The "Last Best" Flares
From RHESSI Wiki
|1st Author:||Hugh Hudson,|
|2nd Author:||Ed Cliver and Brian Dennis|
|Published:||24 September 2019|
|Previous Nugget:||Dynamic Processes of the Moreton Wave on 2014 March 29|
We now have more than four sunspot cycles of homogeneous coverage of flare activity, and a quite uniform index in the form of the GOES/XRS soft X-ray measurements. The duty cycle of the observations approaches 100%, so that almost every flare event on the front side of the Sun, and some fraction from the back side, will result in a well-defined signature. As with all forms of flare activity, we can display them as a "butterfly diagram", which plots out the solar latitudes of the object (originally sunspots) as a function of time.
Solar Activity and Flare Occurrence
We interpret the amazing morphology of the Butterfly Diagram in terms of the dynamical evolution of the magnetic field in the solar interior. In the well-accepted picture, a "dynamo" action resulting from differential flows ("shear") of the the strongly ionized gases in the solar interior act to amplify the magnetic field. Needless to say, since we cannot reach inside the Sun to do experiments, a lot of our knowledge of this is speculative. Basically strong magnetic field (concentrated magnetic flux) appears in the form of sunspots in the photosphere, where the field is strong enough to distort the very structure of the Sun. These sunspots appear in groups, ideally in pairs, over the space of a few days, and then degrade and disappear with ill-understood morphology over a space of several weeks. The magnetism of the spots observationally goes on for years and plays a key role in the solar cycle itself. Again, theories of these developments are more descriptive than they are predictive, but similar patterns do occur on other astronomical bodies.
Solar flares represent a whole different panorama embedded within this general development of solar magnetism. They are sudden powerful interruptions of the otherwise slow variations of the sunspots; with time scales down to seconds, a flare can locally double the brightness of the Sun (Ref. ; see also an earlier Nugget on the history of solar flares). The occurrence patterns of solar flares exhibit a strong element of stochasticity in time, but spatially they generally follow the sunspot regions (not always!). Their magnitudes also have an element of stochasticity; major flares are less frequent than minor ones, much like earthquakes.

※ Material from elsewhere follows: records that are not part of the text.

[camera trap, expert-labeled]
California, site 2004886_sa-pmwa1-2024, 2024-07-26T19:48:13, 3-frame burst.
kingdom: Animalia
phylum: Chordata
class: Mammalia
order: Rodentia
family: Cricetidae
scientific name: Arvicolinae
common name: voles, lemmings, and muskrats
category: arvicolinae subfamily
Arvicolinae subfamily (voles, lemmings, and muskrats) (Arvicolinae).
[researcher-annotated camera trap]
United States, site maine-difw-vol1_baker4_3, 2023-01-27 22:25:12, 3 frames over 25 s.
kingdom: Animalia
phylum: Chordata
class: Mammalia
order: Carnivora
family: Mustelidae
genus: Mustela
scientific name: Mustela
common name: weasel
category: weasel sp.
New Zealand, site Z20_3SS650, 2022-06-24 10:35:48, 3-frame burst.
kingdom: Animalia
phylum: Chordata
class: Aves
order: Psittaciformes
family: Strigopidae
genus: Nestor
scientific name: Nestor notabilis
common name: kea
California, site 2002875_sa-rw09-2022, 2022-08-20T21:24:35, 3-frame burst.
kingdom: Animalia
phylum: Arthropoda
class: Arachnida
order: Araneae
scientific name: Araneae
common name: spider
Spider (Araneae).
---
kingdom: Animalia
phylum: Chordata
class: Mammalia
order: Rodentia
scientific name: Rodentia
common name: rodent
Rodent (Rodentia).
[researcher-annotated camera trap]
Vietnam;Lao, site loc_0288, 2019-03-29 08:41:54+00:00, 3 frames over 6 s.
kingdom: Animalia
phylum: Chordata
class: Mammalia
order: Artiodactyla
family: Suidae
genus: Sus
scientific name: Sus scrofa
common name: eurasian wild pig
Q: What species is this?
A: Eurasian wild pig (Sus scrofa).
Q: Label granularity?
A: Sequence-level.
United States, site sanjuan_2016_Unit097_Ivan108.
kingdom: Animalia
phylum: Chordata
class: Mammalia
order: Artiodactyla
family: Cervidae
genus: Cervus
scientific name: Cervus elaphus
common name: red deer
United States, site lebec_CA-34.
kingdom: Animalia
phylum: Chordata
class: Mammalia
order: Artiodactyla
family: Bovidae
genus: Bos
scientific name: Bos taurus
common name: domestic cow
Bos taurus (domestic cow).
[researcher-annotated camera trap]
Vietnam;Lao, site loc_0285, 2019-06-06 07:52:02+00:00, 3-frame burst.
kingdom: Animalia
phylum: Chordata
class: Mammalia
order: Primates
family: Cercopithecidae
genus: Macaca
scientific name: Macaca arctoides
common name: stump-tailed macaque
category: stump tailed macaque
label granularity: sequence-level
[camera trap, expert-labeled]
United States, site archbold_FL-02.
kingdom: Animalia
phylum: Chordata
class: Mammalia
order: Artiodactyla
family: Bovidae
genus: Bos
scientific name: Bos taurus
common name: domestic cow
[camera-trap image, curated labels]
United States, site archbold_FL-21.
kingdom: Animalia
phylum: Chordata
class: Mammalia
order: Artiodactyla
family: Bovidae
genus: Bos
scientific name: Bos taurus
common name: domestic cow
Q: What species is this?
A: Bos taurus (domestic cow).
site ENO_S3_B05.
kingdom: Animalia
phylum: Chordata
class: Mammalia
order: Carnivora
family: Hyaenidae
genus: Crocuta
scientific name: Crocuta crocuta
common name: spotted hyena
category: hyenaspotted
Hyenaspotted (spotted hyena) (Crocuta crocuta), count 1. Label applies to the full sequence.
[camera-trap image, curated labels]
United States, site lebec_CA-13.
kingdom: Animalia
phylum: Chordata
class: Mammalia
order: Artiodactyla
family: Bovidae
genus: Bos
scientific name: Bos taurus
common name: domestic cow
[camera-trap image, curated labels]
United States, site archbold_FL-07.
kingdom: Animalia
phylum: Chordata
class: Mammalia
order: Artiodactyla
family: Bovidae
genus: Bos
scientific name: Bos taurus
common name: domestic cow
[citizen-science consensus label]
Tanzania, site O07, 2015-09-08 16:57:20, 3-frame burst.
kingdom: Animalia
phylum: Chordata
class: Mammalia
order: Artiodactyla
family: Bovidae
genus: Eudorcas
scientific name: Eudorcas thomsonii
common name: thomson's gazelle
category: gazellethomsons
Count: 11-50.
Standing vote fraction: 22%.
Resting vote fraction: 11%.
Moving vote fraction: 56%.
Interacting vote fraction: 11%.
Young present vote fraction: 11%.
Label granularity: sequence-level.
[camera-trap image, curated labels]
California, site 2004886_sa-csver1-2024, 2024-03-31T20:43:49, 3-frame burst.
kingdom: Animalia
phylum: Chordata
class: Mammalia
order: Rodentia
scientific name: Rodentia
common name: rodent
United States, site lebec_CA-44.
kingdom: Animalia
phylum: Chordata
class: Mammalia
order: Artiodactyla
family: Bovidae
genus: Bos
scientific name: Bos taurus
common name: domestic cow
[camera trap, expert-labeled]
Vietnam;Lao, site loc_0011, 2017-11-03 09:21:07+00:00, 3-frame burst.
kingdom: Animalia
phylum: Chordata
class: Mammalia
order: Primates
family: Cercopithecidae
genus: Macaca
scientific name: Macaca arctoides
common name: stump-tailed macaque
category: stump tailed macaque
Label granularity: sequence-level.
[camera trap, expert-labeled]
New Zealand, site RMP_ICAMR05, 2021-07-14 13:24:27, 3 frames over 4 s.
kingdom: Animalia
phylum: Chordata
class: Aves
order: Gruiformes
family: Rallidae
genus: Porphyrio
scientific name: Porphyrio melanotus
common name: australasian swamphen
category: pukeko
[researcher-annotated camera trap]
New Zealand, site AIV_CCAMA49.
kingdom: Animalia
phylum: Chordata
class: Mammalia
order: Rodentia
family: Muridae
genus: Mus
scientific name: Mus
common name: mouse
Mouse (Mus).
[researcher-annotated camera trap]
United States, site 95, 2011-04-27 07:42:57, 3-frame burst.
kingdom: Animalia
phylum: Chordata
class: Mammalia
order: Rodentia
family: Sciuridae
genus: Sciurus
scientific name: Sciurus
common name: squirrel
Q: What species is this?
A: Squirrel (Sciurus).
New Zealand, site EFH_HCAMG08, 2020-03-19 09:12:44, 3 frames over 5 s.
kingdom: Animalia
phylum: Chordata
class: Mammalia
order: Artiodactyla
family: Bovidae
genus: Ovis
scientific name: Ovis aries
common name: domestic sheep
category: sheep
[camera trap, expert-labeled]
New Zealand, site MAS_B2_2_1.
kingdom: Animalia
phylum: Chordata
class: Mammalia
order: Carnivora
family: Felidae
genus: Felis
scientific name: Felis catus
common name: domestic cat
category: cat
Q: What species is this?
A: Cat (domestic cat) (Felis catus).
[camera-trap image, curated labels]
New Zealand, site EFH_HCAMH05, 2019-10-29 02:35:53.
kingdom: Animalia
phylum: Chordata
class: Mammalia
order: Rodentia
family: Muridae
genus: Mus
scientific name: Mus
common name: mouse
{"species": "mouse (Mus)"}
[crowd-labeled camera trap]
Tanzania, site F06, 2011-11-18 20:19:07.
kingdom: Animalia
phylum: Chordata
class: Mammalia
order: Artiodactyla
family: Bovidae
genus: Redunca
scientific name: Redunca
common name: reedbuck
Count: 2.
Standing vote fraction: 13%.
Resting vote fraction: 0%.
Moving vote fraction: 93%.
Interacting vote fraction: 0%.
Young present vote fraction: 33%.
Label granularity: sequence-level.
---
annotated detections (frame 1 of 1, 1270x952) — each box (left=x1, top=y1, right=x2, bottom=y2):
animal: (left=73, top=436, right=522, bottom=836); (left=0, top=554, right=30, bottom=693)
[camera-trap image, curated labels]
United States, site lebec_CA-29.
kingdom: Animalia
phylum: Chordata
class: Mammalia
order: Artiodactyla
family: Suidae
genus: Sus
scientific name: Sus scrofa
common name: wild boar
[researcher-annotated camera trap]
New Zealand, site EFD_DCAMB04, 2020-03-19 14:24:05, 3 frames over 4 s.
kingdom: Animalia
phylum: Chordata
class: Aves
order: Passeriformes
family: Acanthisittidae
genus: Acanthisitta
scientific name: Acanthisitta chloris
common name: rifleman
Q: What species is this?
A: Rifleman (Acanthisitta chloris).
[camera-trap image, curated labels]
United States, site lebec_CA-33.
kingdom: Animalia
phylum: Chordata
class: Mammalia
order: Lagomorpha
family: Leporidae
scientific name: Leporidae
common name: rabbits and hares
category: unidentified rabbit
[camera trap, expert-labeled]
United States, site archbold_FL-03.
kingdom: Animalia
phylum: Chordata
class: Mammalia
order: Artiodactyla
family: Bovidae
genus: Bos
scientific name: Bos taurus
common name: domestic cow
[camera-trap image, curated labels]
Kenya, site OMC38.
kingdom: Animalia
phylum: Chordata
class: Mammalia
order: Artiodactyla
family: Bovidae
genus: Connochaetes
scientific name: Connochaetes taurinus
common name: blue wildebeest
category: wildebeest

This Nugget describes one of the peculiar properties of flare occurrence: often very powerful solar flares occur at the ends of solar cycles. We call these "last best" flares and list four of them, one per well-observed solar cycle, in the table here:
The final column of the table is the number of years relative to the prototype event of Cycle 22, SOL1996-07-09, referred to the mean duration of a sunspot cycle.
With this we illustrate our basic criterion: a "last best" flare is the unique X-class event at the end of the cycle. These are invariably at the low latitude expected from the butterfly pattern. The Cycle 22 event, based on imagining Poisson occurrence smoothly following the sunspot cycle, was highly unlikely; the Cycle 24 event may have been the most powerful event of its cycle.
Is the "Last Best" Pattern Robust?
Students of "solar cosmic rays", more commonly called "Solar Energetic Particles", or SEPs, have often pondered the peculiar tendency for the most powerful SEP events to occur with no regard for the solar cycle itself; that is, the biggest SEP events usually seem to avoid the time sof the biggest spots. This is anecdotal, and our neat table above is the same, but slightly more quantitative. We demonstrate that by showing a butterfly diagram of the most powerful flare occurrence in Figure 2.
Because of the association of solar flares with strong magnetic fields, we expect their butterfly diagram to have the same general appearance of the usual (sunspot) butterfly diagram. Also, because of the randomness (stochasticity) of their occurrence in time, we expect this pattern to be noisy. But still... it is eerie ("spukhaftig" in Einstein's language) that the most powerful flares do not occur at the peak of the cycle, nor at the beginning. Please see our previous Nuggets on SOL2017-09-10, the "last best flare" of Solar Cycle 24. One can find these by entering "SOL2017-09-10" in the search field at the Nuggets home page.
The "last best" flare pattern has reached the point at which it must be take semi-seriously, i.e. the theorists of solar dynamo action can now belatedly try to predict it. But is it really there? With only four cycles in hand, and with some arbitrariness in definitions, one cannot be sure. This Nugget is No. 358, and they appear at two-weekly intervals, so to get to an unambiguous pattern of ten repetitions, we must wait for Nugget No. 16,900, which we expect to see in about 2080 AD. This should not deter clever theorists from trying to explain what we see, though.
On a more serious note, the last best flare marks an epoch in the cyclic evolution of solar interior magnetism, expressed by physics we hardly understand. Many other features on the solar surface also help to guide our understanding, most famously the Babcock-Leighton dynamo, which Horace W. Babcock conjured up and Robert Leighton neatly modeled early in the computer era. Ref.  shows that efforts to pin down the sequence of events in the interior continues; unfortunately we see no correlation between our "last best" marker and the "terminator" marker described there.